I've successfully avoided the torture porn genre so far. Despite a love for good horror movies (Halloween being my favorite), Saw, Hostel, and movies of their sort strike me as a colossal waste of time. The closest I've ever come to seeing something like them was The Texas Chainsaw Massacre, which was arguably more scary in its depiction of a relentless killer than from any actual gore in the movie. Only Who's Afraid of Virginia Woolf made me cringe more.
Right now the movie getting all the buzz is The Human Centipede. It depicts an insane surgeon on a quest to connect people to each other like the paper doll silhouette in the poster here. It's the type of thing that's twisted enough to think about, but requires a whole extra level of nihilistic cynicism to go ahead and turn into a movie.

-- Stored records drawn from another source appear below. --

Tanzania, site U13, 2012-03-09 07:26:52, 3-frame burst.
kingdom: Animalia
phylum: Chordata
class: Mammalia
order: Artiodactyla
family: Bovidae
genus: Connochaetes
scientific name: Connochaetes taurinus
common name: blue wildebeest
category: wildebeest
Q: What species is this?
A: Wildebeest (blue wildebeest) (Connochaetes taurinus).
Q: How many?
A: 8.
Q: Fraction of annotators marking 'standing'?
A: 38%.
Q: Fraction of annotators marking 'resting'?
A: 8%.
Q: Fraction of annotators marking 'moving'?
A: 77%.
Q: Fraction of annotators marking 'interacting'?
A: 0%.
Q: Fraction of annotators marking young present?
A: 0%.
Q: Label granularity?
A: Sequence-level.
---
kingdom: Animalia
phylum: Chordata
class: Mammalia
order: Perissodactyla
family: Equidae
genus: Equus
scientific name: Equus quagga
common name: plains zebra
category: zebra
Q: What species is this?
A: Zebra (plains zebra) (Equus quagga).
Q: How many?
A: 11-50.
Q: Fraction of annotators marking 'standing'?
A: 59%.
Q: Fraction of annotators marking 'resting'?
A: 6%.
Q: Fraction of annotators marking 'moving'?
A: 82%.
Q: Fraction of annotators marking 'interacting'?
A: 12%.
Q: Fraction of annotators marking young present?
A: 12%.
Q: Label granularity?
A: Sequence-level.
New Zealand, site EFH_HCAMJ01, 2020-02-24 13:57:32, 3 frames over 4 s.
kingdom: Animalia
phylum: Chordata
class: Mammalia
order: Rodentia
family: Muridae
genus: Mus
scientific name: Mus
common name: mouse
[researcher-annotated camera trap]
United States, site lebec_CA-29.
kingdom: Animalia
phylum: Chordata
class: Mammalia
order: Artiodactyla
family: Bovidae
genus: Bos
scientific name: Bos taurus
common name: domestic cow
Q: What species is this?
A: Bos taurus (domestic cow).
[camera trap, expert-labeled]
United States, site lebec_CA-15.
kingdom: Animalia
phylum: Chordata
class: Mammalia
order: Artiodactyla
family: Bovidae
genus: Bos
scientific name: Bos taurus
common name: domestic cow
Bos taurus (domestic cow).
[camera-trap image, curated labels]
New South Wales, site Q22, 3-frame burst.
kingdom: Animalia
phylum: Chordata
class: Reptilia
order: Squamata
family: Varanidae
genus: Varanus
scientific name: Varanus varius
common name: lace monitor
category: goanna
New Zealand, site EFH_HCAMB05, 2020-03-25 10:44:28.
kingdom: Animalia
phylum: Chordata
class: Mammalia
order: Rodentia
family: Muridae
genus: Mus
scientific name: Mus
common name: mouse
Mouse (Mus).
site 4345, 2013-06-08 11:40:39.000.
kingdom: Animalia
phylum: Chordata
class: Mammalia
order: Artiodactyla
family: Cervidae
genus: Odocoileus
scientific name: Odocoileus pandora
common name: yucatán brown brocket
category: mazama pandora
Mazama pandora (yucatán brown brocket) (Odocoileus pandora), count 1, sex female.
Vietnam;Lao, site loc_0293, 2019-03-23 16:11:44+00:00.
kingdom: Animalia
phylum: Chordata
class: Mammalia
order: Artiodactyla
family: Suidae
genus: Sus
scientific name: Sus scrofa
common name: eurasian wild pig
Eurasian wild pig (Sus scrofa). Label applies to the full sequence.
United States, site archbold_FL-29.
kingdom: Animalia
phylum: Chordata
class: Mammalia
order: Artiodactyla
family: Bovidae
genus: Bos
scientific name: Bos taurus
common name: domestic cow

Anyway, one problem of the genre is the "porn" part of the equation. Like porn or anything designed to shock the system, viewers/addicts always need a bigger dose. The genre is engaged an arms race to see who can pump out the most depraved and disturbing imagery. The director has already announced his intention to create a sequel involving 12 victims instead of three. But I think we're in for competitors as other studios try to outdo him.
So, coming this Halloween, look out for...
The Human Skeeter
The Human Chigger
The Human Silverfish
The Human Pillbug
The Human No-See-Um
But the smart money will be on The Human Candiru. Starring The Situation as the man transformed by a demented surgeon into a fish that swims up urethras.
3 comments:
I know this outs me as a nerd, but was I the only one who was hoping that Human Centipede was going to be some sort of live-action film based off the old Atari video game?
Because that would rock.
I just want to know if Rebbie Jackson did the soundtrack.
Next: "The Prince", a torture porn flick based on Katamari Damacy in which the dastardly villain attaches random objects to his hapless victims.